**Passage:**
Le processus repose sur 4 opérations de base qui sont :
- la mini autoévaluation ;
- l'autoévaluation complète ;
- la mini évaluation ;
- l'évaluation pour certification.

À partir de ces éléments, la certification peut être traitée en empruntant 2 parcours différents :

- Le premier consiste à exécuter tout d'abord une mini autoévaluation. Celle-ci permet de mesurer l'écart entre le résultat constaté et la situation cible. Elle identifie aussi les pratiques à mettre en oeuvre en priorité. Après une période de remise à niveau qui peut durer un an, l'organisme peut déclencher une auto évaluation complète pour déterminer s'il est en mesure de passer la certification. Si les résultats sont concluants, rien ne l'empêche alors de se lancer dans le processus d'évaluation en vue d'obtenir la certification.

- Le deuxième parcours commence aussi par la mini autoévaluation. Mais ensuite l'organisme peut avoir recours à la mini évaluation en lieu et place de l'autoévaluation complète. Il lui est ainsi possible d'attester, preuve à l'appui, qu'il est conforme à un certain nombre d'éléments de l'eSCM-SP. Mais attention, seulement à un certain nombre, car pour obtenir la certification, il lui restera tout de même à exécuter le processus complet d'évaluation.

Quelle que soit l'option prise, l'évaluation pour certification est soumise au préalable à un plan d'évaluation approuvé par l'ITsqc.

**Données étudiées:**
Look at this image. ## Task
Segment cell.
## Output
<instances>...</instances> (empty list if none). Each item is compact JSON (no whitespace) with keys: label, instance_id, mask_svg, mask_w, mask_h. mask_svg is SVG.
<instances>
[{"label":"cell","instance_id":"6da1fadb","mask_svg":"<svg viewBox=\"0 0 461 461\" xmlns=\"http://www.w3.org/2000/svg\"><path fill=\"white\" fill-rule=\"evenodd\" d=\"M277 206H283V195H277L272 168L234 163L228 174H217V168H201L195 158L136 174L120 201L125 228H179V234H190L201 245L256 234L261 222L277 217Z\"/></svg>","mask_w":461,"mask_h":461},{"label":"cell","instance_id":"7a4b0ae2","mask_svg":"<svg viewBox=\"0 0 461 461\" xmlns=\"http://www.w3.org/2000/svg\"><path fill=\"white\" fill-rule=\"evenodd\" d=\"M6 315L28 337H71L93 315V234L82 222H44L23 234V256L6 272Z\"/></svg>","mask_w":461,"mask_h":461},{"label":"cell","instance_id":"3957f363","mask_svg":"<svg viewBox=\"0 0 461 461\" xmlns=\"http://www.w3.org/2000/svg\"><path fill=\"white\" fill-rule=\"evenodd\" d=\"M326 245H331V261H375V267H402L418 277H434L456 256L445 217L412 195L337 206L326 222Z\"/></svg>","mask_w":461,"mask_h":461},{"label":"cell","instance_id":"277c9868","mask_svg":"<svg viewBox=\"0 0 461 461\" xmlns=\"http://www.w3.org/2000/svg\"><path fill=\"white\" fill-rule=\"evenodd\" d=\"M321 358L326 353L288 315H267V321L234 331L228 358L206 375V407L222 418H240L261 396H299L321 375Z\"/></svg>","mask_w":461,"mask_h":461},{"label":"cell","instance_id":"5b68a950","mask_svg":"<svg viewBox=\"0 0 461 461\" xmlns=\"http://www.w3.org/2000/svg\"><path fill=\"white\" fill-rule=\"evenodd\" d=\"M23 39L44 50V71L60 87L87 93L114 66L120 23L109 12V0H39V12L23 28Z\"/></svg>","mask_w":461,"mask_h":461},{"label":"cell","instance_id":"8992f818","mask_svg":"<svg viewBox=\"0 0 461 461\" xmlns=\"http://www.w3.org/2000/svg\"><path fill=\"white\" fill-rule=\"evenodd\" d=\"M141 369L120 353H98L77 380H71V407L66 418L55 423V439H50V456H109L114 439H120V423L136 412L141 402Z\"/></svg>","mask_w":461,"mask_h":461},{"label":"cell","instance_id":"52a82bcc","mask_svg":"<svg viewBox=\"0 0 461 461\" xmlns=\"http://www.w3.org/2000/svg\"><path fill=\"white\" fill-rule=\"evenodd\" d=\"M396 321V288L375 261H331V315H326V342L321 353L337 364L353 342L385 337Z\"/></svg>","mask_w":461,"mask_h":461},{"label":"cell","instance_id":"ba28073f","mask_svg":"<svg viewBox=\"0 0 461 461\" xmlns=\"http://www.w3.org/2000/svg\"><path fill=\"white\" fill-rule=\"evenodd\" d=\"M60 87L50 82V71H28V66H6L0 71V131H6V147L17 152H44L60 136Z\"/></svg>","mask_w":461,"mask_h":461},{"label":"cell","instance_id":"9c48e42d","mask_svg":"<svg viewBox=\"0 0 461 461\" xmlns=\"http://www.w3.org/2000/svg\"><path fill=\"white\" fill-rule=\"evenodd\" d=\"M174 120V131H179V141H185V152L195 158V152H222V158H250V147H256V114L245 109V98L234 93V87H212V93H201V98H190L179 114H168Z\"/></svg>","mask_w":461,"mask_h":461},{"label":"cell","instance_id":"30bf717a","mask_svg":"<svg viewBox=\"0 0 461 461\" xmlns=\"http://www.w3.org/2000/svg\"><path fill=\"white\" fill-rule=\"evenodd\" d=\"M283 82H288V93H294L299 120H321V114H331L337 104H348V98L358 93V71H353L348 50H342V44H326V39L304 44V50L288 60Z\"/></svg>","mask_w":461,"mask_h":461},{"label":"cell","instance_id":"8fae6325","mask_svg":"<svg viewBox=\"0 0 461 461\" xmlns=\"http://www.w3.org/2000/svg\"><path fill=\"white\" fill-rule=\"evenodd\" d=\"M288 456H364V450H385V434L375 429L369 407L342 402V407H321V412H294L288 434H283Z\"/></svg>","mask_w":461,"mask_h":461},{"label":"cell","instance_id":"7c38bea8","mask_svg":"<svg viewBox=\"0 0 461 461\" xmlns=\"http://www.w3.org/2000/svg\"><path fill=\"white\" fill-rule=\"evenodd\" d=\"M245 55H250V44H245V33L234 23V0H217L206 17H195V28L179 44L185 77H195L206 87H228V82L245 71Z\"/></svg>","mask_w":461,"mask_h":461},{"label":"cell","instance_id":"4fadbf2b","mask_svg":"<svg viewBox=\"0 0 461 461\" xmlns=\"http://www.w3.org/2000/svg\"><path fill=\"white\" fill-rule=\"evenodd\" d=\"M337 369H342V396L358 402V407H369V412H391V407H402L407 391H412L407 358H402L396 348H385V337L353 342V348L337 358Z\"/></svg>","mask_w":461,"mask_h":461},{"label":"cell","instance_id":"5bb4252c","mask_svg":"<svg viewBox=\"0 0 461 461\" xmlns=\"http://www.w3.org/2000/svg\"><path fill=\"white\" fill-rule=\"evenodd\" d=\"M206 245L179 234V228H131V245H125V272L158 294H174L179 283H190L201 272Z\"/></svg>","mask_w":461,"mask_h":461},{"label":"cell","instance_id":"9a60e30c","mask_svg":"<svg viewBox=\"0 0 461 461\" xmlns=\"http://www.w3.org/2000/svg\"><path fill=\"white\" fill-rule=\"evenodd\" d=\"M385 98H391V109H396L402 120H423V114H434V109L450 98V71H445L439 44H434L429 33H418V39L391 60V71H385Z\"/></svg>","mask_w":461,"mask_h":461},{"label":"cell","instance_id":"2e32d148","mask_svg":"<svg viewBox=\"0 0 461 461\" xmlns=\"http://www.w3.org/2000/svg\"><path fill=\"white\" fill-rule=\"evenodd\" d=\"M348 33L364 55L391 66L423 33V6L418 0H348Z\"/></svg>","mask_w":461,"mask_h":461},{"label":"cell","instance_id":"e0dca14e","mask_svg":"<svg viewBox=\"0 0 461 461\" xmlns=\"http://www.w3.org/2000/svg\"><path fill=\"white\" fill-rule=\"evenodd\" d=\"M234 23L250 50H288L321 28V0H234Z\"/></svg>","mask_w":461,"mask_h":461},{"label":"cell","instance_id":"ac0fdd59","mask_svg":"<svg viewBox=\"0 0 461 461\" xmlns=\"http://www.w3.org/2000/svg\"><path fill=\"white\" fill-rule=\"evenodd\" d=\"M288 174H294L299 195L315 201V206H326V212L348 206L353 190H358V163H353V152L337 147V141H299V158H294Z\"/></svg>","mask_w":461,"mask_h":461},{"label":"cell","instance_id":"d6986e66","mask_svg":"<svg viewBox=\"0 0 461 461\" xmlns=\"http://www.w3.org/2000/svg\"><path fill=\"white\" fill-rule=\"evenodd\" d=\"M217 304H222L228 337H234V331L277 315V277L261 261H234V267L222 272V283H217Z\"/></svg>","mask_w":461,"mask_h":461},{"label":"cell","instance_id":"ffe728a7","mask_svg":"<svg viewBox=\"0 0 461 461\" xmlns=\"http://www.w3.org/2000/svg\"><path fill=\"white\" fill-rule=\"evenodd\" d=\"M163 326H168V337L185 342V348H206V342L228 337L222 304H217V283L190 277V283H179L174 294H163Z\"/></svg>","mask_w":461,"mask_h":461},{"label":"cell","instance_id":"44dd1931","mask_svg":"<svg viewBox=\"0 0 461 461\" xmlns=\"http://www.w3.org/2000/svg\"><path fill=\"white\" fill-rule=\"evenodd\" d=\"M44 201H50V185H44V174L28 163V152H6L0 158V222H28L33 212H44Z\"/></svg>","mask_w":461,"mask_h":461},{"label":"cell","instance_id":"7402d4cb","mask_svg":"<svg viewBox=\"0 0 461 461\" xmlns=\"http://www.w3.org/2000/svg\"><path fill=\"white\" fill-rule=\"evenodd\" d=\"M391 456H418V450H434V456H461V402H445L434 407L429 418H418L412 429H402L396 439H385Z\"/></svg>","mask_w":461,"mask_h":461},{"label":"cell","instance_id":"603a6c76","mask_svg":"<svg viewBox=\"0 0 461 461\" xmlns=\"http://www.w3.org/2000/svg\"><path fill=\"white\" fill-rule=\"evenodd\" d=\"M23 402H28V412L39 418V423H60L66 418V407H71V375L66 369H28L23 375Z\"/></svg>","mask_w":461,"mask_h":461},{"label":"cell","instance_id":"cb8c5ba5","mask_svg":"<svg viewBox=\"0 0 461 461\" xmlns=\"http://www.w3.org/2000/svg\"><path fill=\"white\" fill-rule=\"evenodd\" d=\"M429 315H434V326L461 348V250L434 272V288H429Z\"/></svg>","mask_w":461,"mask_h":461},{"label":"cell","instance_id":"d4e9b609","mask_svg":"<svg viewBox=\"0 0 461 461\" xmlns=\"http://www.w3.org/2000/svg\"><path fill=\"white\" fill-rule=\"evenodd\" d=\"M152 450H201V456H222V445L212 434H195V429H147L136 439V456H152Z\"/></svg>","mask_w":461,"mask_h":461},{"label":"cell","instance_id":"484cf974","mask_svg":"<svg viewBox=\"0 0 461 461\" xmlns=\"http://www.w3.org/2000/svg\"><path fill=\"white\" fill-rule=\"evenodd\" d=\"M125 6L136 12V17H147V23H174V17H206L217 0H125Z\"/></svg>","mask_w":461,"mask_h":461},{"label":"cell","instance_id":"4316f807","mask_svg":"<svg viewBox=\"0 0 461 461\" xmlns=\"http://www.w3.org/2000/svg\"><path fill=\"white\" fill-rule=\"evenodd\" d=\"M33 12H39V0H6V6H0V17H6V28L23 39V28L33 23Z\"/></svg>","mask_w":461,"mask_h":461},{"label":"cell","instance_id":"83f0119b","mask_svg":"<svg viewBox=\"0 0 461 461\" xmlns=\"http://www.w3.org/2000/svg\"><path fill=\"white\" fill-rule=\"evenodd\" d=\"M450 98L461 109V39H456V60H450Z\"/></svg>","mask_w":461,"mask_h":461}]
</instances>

**Action à mener:**
Recopiez intégralement, s'il vous plaît, le passage sur les parcours de certification eSCM-SP.

**Résultat obtenu:**
Le processus repose sur 4 opérations de base qui sont :
- la mini autoévaluation ;
- l'autoévaluation complète ;
- la mini évaluation ;
- l'évaluation pour certification.

À partir de ces éléments, la certification peut être traitée en empruntant 2 parcours différents :

- Le premier consiste à exécuter tout d'abord une mini autoévaluation. Celle-ci permet de mesurer l'écart entre le résultat constaté et la situation cible. Elle identifie aussi les pratiques à mettre en oeuvre en priorité. Après une période de remise à niveau qui peut durer un an, l'organisme peut déclencher une auto évaluation complète pour déterminer s'il est en mesure de passer la certification. Si les résultats sont concluants, rien ne l'empêche alors de se lancer dans le processus d'évaluation en vue d'obtenir la certification.

- Le deuxième parcours commence aussi par la mini autoévaluation. Mais ensuite l'organisme peut avoir recours à la mini évaluation en lieu et place de l'autoévaluation complète. Il lui est ainsi possible d'attester, preuve à l'appui, qu'il est conforme à un certain nombre d'éléments de l'eSCM-SP. Mais attention, seulement à un certain nombre, car pour obtenir la certification, il lui restera tout de même à exécuter le processus complet d'évaluation.

Quelle que soit l'option prise, l'évaluation pour certification est soumise au préalable à un plan d'évaluation approuvé par l'ITsqc.